Repost of my answer:

BusyBox's unzip can take stdin and extract all the files.

wget -qO- http://downloads.wordpress.org/plugin/akismet.2.5.3.zip | busybox unzip -

The dash after unzip is to use stdin as input.

You can even,

cat file.zip | busybox unzip -

But that's just redundant of unzip file.zip.

If your distro uses BusyBox by default (e.g. Alpine), just run unzip -.

Saftever
  • 261
  • 3
  • 3
5

The simplest common utility available that will do this is jar, which will presume STDIN is being used if you pass it no file args. It also takes arguments similar to the tar program for operations.

e.g. list the content of an archive

curl https://my.example.com/file.zip | jar t

While Java is not always installed, on those machines where it is, jar is definitely the most convenient method of doing this.

Adrian
  • 151
  • 1
  • 4
  • 1
    To download & extract: `curl https://my.example.com/file.zip | jar xv` – Noam Manos Jan 15 '20 at 13:47
  • `jar` in JDK (and OpenJDK) does work, but on some Linux systems the `jar` command is installed from the *fastjar* package, and that doesn't support many ZIP features including Zip64. – pts Jan 28 '21 at 13:50
4

It's not possible with Info-Zip which is the most common OSS implementation. More importantly though, it's not recommended due to the constructs of ZIP archives.

If a change of format is viable to you then consider using tar(1) instead. It is quite happy with streamed input/output and, in fact, expects it by default.

Additionally you can often tell whether applications expect streamed input/output by specifying "-" for a filename. Info-Zip, as you can imagine, doesn't treat this as a valid argument.

Dan Carley
  • 25,189
  • 5
  • 52
  • 70
4

In zsh, you can do the following:

unzip =( curl http://example.com/someZipFile.zip )

Information provided:

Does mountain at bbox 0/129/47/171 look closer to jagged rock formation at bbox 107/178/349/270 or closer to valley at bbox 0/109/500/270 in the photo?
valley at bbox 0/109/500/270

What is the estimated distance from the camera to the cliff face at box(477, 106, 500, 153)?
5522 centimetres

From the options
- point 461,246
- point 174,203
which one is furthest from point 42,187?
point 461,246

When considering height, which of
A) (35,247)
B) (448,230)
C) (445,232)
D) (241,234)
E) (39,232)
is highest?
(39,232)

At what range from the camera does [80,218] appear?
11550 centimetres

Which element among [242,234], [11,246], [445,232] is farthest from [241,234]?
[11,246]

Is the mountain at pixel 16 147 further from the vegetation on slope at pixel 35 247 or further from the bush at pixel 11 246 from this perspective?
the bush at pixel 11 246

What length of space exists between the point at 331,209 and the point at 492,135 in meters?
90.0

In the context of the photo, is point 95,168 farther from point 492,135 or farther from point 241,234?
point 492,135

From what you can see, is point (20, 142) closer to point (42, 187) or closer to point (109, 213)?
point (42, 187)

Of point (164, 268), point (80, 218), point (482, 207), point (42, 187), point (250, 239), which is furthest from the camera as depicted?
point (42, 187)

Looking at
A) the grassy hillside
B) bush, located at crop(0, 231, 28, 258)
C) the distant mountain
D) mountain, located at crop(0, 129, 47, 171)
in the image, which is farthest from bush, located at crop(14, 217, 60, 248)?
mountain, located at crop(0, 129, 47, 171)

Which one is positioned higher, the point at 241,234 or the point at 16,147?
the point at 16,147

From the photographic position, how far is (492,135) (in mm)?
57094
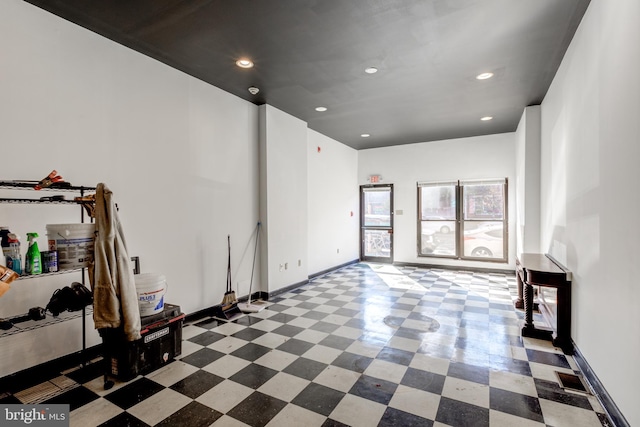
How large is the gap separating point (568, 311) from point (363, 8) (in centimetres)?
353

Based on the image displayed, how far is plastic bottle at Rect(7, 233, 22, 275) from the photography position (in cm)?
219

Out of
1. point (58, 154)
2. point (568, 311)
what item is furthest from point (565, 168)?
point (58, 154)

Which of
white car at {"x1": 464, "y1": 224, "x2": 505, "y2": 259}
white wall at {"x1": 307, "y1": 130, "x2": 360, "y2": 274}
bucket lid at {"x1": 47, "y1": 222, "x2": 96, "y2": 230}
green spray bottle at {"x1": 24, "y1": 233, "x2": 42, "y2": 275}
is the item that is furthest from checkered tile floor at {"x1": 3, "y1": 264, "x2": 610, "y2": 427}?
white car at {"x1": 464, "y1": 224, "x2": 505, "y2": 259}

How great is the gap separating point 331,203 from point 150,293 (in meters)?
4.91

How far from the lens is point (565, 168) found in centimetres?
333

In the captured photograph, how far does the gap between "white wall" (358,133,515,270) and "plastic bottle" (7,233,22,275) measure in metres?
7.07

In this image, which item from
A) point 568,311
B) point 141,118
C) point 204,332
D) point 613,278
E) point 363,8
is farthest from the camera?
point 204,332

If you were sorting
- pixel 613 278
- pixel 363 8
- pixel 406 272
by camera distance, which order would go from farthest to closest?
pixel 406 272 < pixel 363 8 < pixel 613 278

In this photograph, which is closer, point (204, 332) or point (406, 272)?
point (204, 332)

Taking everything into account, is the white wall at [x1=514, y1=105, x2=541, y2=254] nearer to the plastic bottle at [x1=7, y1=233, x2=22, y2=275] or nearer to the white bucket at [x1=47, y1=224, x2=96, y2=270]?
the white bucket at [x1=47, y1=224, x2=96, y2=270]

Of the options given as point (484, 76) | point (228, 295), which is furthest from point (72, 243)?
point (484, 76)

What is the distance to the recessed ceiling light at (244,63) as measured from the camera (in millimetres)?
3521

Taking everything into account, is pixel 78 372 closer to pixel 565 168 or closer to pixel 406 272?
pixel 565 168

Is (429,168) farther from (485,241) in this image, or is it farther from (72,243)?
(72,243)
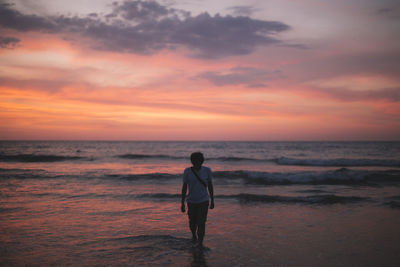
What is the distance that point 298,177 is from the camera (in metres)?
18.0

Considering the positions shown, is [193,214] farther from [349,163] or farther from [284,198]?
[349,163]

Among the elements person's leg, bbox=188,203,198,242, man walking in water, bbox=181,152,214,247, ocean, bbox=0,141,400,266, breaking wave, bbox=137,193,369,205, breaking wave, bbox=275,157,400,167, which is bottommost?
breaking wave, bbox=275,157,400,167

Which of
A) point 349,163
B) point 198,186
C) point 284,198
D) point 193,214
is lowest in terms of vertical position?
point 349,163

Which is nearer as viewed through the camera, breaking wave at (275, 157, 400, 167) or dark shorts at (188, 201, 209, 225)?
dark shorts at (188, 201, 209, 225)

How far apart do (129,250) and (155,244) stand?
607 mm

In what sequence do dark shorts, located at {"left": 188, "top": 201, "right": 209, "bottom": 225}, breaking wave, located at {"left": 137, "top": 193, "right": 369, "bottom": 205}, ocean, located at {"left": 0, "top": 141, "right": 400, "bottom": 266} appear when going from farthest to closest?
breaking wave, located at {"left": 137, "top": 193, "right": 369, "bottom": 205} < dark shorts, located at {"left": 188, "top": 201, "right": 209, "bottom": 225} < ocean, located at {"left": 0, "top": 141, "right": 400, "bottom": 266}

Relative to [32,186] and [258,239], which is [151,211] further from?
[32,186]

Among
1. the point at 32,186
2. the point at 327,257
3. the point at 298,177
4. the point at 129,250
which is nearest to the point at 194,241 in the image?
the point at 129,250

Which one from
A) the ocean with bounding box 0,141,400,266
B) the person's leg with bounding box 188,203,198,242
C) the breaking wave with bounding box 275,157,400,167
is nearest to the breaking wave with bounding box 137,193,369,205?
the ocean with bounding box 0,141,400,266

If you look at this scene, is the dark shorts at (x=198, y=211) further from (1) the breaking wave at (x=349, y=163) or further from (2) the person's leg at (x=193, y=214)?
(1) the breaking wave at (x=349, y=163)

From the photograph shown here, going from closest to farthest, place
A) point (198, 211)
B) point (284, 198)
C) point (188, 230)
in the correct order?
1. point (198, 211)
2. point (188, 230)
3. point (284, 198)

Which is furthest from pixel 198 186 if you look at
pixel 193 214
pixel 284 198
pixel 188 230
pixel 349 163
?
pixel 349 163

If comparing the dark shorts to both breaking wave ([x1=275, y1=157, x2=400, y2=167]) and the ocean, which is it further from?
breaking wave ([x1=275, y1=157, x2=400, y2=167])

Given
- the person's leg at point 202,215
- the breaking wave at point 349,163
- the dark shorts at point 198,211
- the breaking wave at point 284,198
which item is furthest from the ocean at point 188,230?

Challenges:
- a) Repeat the part of the unzip forum thread from "Additionally you can" to "curl http://example.com/someZipFile.zip )" word for word.
- b) In the unzip forum thread, what is the purpose of the dash after unzip in the BusyBox command?
- c) Resume the unzip forum thread from where it stops.

Expected outputs:
- a)
Additionally you can often tell whether applications expect streamed input/output by specifying "-" for a filename. Info-Zip, as you can imagine, doesn't treat this as a valid argument.

Dan Carley
  • 25,189
  • 5
  • 52
  • 70
4

In zsh, you can do the following:

unzip =( curl http://example.com/someZipFile.zip )

- b) It makes unzip take stdin as input.

- c)
Ian Robertson
  • 149
  • 1
  • 2
  • 1
    Please note that this command downloads the entire .zip archive before it starts extracting the first member file. Thus it doesn't do streaming extraction. – pts Jan 28 '21 at 13:52
1

I wrote a Python (2.x) script to do streaming extraction of ZIP archives (which uses a constant amount of memory no matter how large the ZIP file is), you can get it from here: https://raw.githubusercontent.com/pts/unzip_scan/master/unzip_scan.py . Usage: cat file.zip | sh unzip_scan.py -.

The scan_zip function implements a streaming parser (and decompressor) for the ZIP (and Zip64) file format, including a few extensions (so that it supports member files larger than 4 GiB, and it also extracts the last-modification time). It uses zlib.decompressobj (part of the Python standard library, heavy lifting implemented in C) for actual Flate decompression.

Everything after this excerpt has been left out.